STATED PROBLEM 1:
Repeat the rows word for word, beginning at the line that contains "Of pixel 925" and ending with the last line of the rows.

GIVEN TEXT:
_ _ _ _

I am expected to be against the military (I am not, but I am against the military dropping poisonous materials into sensitive nature and drinking water sources), against gun ownership (I most certainly am not), for world peace (yes, bring it on, but until that day comes good men and women need to stand up against the evil ones).

I am expected to be for the right to abortion (I am), against marriage as an institution (I am not, but I am against people of any gender marrying and then divorcing for all the wrong reasons, and I am against making it a political benefit thingum), and I am expected to think that socialism is the only way to go.

That last one is interesting. Because I don't. I think socialism has worked well in Scandiland, but that it is working less well all the time as it gets watered out and people lose faith in the system. Distrusting people abuse the system, and more people start to distrust. I also do not think it could be implemented anywhere at any time. I also think there are several ways to make a country run. What I do think is that we have to decide on one path, we can't do it all simultaneously. We can't cut taxes and have a working welfare state, or start a welfare state without getting working taxes, and people are going to protest either of those.

_ _ _ _

STATED PROBLEM 2:
Transcribe the passage about political expectations exactly.

_ _ _ _

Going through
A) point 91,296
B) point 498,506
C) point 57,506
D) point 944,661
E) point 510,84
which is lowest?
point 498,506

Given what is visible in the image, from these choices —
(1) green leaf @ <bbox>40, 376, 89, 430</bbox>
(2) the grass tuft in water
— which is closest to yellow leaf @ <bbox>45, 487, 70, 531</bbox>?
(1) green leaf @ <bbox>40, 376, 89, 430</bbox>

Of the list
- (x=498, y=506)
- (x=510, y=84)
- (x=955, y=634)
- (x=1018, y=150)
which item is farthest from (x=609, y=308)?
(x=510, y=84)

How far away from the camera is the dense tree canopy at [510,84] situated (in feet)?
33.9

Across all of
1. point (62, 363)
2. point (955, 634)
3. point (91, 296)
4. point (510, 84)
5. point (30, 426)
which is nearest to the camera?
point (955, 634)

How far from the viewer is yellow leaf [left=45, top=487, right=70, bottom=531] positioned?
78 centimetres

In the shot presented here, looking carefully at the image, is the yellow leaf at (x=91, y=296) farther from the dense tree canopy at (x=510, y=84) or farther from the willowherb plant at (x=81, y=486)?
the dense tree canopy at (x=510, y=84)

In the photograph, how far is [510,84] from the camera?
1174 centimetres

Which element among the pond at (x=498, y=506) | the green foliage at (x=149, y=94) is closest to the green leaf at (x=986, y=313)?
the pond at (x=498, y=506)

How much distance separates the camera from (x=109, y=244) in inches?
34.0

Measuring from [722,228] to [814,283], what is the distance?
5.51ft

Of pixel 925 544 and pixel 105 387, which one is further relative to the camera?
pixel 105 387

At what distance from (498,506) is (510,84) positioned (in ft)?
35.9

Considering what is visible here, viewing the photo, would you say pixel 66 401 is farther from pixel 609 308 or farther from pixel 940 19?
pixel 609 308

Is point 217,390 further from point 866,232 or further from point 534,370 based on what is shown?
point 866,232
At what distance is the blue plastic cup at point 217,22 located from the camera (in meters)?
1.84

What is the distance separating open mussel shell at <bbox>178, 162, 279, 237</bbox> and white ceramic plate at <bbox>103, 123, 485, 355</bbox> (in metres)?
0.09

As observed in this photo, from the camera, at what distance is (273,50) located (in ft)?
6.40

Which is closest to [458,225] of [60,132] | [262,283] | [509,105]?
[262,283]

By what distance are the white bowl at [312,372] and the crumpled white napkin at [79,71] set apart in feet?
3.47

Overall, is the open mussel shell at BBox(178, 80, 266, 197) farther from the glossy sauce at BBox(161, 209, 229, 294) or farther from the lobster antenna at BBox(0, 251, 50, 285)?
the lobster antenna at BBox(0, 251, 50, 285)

_ _ _ _

WORKED SOLUTION 1:
Of pixel 925 544 and pixel 105 387, which one is further relative to the camera?
pixel 105 387

At what distance from (498,506) is (510,84) positioned (in ft)?
35.9

Considering what is visible here, viewing the photo, would you say pixel 66 401 is farther from pixel 609 308 or farther from pixel 940 19?
pixel 609 308

Is point 217,390 further from point 866,232 or further from point 534,370 based on what is shown?
point 866,232
At what distance is the blue plastic cup at point 217,22 located from the camera (in meters)?
1.84

What is the distance separating open mussel shell at <bbox>178, 162, 279, 237</bbox> and white ceramic plate at <bbox>103, 123, 485, 355</bbox> (in metres)?
0.09

As observed in this photo, from the camera, at what distance is (273,50) located (in ft)?
6.40

Which is closest to [458,225] of [60,132] | [262,283] | [509,105]?
[262,283]

By what distance are the white bowl at [312,372] and the crumpled white napkin at [79,71] set apart in feet?
3.47

Overall, is the open mussel shell at BBox(178, 80, 266, 197) farther from the glossy sauce at BBox(161, 209, 229, 294) or farther from the lobster antenna at BBox(0, 251, 50, 285)?
the lobster antenna at BBox(0, 251, 50, 285)

WORKED SOLUTION 2:
I am expected to be against the military (I am not, but I am against the military dropping poisonous materials into sensitive nature and drinking water sources), against gun ownership (I most certainly am not), for world peace (yes, bring it on, but until that day comes good men and women need to stand up against the evil ones).

I am expected to be for the right to abortion (I am), against marriage as an institution (I am not, but I am against people of any gender marrying and then divorcing for all the wrong reasons, and I am against making it a political benefit thingum), and I am expected to think that socialism is the only way to go.

That last one is interesting. Because I don't. I think socialism has worked well in Scandiland, but that it is working less well all the time as it gets watered out and people lose faith in the system. Distrusting people abuse the system, and more people start to distrust. I also do not think it could be implemented anywhere at any time. I also think there are several ways to make a country run. What I do think is that we have to decide on one path, we can't do it all simultaneously. We can't cut taxes and have a working welfare state, or start a welfare state without getting working taxes, and people are going to protest either of those.